> **EXERCÍCIO**:
Do texto sobre o musgo no espaço, extraia tudo desde "As amostras estiveram" até "condições de vácuo.", sem mudar nada.

> **TEXTO FORNECIDO**:

● ● ● ● ●

O musgo pode resistir às condições extremas do espaço durante períodos surpreendentemente longos — possivelmente até 15 anos — revelam investigadores que enviaram esporos para a Estação Espacial Internacional (ISS).
As amostras estiveram nove meses expostas diretamente ao vácuo espacial e, ao regressarem à Terra, apresentaram uma taxa de sobrevivência de 80%, germinando com sucesso. Com base nestes resultados, um modelo informático estima que os esporos poderiam ter resistido até 5.600 dias, cerca de 15 anos.
O estudo, publicado na revista iScience, marca a primeira demonstração de que uma planta terrestre primitiva consegue sobreviver a uma exposição prolongada no espaço. A equipa, liderada por Tomomichi Fujita, da Universidade de Hokkaido, testou três estruturas diferentes de musgo, concluindo que os esporófitos — que encapsulam os esporos — são, de longe, os mais resistentes. Aguentaram radiação UV intensa, temperaturas entre −196 °C e 55 °C e condições de vácuo.

● ● ● ● ●

> **ENTRADAS FORNECIDAS**:
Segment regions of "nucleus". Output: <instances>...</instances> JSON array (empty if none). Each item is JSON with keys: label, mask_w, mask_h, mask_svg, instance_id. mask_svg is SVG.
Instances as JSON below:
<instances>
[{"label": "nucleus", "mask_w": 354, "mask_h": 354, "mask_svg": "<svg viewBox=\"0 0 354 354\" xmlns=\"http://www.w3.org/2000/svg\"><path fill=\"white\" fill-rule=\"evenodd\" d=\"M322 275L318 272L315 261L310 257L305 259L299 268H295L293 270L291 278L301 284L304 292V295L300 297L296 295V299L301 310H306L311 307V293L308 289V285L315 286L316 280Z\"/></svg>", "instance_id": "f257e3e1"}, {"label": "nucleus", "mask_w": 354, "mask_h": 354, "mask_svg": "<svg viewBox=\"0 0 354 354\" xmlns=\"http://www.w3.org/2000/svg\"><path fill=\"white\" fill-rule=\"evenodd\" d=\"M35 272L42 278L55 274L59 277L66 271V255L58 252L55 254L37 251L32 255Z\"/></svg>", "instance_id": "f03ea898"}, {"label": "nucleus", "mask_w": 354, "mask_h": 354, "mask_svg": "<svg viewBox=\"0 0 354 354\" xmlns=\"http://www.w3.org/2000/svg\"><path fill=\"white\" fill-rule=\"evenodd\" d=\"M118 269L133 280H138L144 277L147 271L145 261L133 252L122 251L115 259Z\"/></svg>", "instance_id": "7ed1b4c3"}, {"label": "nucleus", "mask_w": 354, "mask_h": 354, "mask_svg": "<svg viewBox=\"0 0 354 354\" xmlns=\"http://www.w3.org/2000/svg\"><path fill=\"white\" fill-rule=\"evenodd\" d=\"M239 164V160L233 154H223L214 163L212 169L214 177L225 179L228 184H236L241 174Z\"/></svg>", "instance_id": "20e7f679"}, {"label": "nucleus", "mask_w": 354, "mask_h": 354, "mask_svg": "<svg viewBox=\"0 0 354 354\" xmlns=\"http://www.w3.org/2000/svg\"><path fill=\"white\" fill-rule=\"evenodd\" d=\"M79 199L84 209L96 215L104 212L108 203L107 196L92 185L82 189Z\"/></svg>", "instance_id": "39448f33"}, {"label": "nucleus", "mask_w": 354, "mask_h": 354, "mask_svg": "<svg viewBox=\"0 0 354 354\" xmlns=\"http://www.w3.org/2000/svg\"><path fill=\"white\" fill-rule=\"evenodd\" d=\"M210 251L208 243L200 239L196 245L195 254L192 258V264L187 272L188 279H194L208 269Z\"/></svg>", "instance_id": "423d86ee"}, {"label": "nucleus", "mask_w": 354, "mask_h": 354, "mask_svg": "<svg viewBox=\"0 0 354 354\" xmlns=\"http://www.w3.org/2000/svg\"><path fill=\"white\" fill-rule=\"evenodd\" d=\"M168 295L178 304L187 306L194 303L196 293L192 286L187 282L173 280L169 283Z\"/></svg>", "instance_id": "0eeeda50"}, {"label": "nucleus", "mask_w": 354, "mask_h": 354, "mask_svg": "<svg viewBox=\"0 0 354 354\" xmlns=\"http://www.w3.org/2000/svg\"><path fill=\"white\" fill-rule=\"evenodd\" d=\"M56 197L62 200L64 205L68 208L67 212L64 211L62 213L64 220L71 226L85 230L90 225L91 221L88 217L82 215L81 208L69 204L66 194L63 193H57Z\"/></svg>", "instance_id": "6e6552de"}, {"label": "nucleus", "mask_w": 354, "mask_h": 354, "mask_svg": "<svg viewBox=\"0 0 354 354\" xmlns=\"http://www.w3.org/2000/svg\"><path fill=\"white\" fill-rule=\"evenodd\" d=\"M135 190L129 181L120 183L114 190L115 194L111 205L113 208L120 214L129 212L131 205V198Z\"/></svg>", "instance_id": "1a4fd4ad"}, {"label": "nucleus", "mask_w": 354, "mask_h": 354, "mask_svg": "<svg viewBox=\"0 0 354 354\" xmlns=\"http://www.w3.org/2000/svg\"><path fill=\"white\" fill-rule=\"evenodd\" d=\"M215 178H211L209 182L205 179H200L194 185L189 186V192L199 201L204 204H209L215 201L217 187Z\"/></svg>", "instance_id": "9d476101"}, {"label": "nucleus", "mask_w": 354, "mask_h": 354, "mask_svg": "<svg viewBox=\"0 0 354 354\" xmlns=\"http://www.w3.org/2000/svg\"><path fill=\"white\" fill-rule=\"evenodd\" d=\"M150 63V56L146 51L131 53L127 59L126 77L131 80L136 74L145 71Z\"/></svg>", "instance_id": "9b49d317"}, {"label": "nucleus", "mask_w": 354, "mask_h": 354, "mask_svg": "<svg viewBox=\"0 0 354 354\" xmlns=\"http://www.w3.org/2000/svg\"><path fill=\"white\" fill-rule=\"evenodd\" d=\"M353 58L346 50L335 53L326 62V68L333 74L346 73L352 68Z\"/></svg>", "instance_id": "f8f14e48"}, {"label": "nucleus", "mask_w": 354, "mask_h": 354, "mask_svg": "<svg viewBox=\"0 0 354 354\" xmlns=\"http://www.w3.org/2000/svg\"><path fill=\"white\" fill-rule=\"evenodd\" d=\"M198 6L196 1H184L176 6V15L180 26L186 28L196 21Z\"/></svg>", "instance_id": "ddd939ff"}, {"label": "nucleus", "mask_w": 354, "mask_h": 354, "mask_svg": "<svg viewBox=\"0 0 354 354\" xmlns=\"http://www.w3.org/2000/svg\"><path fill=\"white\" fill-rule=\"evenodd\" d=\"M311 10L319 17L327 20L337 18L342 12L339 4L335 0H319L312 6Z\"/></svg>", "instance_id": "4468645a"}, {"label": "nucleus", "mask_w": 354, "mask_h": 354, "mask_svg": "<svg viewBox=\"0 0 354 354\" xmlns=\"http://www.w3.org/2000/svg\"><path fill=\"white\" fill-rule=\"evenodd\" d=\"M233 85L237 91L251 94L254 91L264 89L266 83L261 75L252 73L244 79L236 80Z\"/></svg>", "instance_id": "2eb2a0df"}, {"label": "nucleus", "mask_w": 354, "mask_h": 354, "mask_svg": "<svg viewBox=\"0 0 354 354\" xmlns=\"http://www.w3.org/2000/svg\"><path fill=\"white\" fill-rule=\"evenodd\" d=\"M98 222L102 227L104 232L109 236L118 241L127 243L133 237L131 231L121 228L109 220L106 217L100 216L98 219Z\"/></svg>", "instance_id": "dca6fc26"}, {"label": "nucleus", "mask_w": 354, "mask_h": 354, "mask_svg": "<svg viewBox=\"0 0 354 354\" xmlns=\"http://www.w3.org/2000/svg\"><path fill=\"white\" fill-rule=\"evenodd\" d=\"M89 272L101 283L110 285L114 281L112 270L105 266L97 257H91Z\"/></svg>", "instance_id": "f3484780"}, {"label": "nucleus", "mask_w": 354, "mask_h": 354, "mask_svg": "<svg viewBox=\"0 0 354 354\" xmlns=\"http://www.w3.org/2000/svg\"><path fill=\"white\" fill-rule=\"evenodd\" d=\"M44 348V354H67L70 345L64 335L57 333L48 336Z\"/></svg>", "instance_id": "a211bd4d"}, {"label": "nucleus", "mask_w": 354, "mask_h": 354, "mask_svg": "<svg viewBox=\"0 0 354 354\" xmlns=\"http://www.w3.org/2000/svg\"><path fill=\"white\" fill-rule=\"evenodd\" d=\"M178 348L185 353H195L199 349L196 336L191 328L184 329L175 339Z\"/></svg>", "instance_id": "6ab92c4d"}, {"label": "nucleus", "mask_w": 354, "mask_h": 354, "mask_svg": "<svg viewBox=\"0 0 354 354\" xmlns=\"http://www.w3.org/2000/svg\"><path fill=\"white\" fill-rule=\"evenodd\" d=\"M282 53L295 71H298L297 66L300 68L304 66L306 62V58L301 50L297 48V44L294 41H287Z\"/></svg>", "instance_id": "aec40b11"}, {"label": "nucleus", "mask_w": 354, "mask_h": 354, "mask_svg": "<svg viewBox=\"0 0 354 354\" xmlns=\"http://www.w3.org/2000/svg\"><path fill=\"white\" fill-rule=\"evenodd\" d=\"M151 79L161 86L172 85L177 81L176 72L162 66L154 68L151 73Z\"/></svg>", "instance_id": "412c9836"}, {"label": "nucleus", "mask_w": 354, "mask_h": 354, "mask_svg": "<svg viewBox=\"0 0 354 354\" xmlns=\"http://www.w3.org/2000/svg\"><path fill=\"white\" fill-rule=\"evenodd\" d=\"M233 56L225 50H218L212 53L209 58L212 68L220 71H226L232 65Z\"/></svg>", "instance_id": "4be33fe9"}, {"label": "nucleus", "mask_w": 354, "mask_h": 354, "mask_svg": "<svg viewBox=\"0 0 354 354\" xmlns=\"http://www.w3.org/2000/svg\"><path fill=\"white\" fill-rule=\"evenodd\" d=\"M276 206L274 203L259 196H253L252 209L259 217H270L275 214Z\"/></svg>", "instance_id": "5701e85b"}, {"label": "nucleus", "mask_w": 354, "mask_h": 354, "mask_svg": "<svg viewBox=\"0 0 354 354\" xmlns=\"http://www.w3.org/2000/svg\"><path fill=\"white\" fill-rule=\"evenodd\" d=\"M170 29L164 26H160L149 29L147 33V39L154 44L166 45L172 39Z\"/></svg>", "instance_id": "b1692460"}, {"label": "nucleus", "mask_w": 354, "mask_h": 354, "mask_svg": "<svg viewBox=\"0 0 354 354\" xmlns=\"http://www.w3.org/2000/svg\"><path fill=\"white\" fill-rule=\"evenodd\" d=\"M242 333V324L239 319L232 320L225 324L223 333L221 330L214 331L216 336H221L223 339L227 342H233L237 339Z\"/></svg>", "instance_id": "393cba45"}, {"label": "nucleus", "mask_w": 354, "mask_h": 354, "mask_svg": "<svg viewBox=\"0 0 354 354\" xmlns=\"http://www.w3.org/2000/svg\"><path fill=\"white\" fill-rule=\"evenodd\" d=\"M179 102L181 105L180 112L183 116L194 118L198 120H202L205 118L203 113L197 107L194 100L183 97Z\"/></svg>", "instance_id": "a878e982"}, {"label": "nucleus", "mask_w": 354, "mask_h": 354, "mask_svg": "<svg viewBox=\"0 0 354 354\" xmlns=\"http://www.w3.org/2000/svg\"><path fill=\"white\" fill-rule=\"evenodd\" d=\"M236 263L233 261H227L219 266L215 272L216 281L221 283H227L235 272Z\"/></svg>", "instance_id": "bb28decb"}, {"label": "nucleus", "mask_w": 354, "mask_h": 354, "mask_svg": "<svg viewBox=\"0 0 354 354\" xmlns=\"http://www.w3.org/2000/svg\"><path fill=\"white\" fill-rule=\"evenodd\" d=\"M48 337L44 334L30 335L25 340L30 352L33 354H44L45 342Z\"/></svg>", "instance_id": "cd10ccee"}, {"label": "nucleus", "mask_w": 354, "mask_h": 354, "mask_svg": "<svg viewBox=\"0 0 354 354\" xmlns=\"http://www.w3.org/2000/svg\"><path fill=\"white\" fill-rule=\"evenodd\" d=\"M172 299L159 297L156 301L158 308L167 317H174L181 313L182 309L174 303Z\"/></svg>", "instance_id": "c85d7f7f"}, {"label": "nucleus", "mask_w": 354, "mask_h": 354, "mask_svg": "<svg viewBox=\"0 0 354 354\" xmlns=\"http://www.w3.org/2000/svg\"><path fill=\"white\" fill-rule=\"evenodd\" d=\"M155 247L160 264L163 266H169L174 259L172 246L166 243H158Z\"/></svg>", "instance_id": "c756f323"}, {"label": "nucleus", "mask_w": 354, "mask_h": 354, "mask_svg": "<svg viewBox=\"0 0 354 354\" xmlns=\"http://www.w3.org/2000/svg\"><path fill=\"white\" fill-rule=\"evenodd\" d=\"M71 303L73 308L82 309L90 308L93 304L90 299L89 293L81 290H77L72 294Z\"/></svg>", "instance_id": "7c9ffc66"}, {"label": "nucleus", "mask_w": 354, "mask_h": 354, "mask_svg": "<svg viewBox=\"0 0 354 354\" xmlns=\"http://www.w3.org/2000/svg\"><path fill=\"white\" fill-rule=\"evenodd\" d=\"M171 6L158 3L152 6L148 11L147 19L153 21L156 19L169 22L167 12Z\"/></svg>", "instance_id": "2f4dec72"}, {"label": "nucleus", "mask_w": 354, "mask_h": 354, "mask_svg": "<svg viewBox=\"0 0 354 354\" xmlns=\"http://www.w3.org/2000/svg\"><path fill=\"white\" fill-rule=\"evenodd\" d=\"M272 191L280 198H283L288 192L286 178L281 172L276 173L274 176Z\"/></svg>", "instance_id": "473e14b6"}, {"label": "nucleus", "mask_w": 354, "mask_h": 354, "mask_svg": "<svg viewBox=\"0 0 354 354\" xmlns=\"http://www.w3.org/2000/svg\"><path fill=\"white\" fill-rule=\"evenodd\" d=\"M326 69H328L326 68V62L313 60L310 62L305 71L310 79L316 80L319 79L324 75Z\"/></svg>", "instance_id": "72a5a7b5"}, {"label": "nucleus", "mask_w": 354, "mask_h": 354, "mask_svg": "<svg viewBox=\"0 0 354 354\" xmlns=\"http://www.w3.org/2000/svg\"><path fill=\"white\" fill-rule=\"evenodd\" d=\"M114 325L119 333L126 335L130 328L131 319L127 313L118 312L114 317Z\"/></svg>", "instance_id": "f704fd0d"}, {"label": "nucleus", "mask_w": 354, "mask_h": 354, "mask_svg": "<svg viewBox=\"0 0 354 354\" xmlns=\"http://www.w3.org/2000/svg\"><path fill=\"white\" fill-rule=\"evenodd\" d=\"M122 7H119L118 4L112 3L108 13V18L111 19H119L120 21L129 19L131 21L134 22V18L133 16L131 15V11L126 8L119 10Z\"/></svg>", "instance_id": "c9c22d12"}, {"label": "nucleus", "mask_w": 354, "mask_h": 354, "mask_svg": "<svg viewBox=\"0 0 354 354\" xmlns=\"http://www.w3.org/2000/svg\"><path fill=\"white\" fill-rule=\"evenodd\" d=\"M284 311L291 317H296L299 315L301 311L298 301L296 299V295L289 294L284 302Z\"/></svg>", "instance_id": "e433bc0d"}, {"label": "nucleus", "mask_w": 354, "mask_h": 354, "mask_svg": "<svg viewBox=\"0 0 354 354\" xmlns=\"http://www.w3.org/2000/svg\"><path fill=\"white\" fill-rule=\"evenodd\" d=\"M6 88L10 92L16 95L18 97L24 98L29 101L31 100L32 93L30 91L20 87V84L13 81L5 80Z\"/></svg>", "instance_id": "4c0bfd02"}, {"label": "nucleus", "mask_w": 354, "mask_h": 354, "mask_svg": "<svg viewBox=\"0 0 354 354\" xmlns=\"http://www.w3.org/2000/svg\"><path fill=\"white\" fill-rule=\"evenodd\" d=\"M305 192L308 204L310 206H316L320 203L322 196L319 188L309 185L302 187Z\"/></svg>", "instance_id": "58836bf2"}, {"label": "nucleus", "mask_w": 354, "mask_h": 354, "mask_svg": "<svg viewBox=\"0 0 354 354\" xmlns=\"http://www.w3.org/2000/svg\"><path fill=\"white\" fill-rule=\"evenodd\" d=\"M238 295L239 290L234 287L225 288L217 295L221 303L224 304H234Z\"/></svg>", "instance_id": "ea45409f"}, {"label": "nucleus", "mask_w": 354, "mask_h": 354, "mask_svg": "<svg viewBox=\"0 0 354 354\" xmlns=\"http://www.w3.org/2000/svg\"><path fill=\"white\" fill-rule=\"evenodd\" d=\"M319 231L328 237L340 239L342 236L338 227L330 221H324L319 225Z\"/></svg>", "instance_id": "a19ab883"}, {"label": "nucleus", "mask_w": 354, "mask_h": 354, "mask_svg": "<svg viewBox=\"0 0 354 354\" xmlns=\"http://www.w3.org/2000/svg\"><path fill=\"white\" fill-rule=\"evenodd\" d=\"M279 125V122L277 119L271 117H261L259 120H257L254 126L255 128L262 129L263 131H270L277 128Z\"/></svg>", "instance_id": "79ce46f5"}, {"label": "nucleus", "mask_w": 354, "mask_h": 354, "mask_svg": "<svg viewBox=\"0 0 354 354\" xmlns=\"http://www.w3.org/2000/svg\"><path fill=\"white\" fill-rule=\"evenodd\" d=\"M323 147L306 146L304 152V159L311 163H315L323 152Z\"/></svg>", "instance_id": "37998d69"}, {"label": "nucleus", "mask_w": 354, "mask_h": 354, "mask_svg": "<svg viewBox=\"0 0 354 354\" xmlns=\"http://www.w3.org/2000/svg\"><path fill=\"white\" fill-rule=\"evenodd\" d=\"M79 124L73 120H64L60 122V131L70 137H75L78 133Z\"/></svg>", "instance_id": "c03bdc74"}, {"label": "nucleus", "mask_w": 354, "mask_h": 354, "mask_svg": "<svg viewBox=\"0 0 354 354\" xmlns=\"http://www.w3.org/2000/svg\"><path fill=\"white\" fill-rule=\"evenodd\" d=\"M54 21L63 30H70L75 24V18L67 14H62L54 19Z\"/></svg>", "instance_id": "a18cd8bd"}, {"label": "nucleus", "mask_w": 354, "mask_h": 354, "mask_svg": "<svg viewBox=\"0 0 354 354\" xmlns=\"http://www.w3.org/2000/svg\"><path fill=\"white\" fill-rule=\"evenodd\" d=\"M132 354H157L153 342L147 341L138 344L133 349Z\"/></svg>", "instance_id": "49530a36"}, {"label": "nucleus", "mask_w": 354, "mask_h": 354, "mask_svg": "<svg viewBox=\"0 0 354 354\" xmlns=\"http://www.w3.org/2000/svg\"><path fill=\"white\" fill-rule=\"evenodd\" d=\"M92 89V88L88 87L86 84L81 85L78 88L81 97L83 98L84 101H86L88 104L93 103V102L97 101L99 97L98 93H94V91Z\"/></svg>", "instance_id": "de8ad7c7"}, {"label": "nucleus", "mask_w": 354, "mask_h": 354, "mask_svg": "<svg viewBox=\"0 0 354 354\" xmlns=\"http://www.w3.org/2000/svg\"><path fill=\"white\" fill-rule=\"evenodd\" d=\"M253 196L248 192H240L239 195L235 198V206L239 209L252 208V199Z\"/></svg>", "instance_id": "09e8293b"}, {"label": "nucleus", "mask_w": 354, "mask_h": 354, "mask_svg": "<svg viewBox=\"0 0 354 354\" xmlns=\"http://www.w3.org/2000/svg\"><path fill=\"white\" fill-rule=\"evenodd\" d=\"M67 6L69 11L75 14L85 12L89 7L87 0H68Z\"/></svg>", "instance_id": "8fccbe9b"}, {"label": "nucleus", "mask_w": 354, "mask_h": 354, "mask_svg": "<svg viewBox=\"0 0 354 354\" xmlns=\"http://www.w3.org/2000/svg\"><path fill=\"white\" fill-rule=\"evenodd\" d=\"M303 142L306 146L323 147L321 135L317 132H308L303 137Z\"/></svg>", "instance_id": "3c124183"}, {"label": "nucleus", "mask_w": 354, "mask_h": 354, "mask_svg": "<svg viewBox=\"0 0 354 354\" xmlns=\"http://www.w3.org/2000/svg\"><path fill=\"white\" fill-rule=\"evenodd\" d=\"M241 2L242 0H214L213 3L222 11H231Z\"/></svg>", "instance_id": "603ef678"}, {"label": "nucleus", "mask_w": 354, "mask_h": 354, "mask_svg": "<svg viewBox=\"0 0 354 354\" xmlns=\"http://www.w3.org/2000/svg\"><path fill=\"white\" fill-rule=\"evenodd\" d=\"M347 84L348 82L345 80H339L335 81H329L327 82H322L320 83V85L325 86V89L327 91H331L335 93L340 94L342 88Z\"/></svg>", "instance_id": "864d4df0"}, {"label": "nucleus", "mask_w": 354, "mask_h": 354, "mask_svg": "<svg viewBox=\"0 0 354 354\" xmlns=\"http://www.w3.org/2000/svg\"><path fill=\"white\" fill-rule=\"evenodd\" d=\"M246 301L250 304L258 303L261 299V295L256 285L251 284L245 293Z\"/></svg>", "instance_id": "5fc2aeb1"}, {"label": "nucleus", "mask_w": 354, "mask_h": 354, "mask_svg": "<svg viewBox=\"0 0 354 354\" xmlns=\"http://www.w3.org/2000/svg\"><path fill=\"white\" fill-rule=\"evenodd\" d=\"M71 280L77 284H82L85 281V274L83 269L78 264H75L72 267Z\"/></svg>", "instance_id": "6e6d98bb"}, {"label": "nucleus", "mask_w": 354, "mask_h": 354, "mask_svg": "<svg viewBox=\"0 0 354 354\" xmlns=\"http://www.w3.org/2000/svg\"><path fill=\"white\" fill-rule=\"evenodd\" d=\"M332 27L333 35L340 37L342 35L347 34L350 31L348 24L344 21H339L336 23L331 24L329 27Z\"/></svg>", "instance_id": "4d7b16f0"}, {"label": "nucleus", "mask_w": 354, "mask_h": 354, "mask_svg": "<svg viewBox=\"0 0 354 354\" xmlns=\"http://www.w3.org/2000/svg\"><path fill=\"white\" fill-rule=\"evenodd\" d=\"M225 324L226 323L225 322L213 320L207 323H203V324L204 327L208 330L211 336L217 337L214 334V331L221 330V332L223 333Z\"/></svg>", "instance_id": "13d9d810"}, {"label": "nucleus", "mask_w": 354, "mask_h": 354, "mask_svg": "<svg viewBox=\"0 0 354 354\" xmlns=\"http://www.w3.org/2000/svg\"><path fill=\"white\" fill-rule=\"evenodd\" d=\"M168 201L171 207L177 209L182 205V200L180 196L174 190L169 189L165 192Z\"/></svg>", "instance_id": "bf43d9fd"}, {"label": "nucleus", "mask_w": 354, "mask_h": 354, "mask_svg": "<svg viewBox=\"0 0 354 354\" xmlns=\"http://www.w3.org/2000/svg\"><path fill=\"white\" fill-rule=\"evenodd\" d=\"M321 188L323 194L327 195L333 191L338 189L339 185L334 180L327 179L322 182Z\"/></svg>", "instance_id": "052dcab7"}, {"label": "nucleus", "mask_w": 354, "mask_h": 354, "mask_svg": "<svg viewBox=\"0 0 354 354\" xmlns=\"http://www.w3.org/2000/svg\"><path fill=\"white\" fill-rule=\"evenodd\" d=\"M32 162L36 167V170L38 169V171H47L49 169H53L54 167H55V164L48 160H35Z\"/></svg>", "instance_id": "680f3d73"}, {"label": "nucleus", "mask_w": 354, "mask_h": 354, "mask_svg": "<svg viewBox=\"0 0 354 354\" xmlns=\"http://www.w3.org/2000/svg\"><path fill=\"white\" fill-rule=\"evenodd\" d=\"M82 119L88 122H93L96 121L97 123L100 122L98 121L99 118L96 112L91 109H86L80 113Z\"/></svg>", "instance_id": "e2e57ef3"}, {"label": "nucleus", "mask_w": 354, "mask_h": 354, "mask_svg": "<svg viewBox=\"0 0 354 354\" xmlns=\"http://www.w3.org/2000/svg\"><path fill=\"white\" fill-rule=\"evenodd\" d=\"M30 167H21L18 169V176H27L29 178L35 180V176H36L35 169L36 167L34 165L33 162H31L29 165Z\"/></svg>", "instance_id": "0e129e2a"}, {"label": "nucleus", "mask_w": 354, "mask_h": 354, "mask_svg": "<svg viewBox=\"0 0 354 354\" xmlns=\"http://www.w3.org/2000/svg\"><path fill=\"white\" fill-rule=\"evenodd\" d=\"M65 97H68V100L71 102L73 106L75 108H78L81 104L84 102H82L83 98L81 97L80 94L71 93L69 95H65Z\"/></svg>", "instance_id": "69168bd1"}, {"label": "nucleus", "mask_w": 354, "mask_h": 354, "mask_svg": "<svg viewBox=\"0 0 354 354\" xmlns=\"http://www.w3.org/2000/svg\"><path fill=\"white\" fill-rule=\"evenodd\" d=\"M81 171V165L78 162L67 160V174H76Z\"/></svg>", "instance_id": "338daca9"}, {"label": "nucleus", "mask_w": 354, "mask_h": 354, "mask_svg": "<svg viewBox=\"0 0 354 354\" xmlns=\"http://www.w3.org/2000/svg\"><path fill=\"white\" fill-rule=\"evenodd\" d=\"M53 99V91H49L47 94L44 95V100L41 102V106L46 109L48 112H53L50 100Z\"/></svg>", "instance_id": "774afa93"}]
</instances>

● ● ● ● ●

> **SOLUÇÃO ABAIXO**:
As amostras estiveram nove meses expostas diretamente ao vácuo espacial e, ao regressarem à Terra, apresentaram uma taxa de sobrevivência de 80%, germinando com sucesso. Com base nestes resultados, um modelo informático estima que os esporos poderiam ter resistido até 5.600 dias, cerca de 15 anos.
O estudo, publicado na revista iScience, marca a primeira demonstração de que uma planta terrestre primitiva consegue sobreviver a uma exposição prolongada no espaço. A equipa, liderada por Tomomichi Fujita, da Universidade de Hokkaido, testou três estruturas diferentes de musgo, concluindo que os esporófitos — que encapsulam os esporos — são, de longe, os mais resistentes. Aguentaram radiação UV intensa, temperaturas entre −196 °C e 55 °C e condições de vácuo.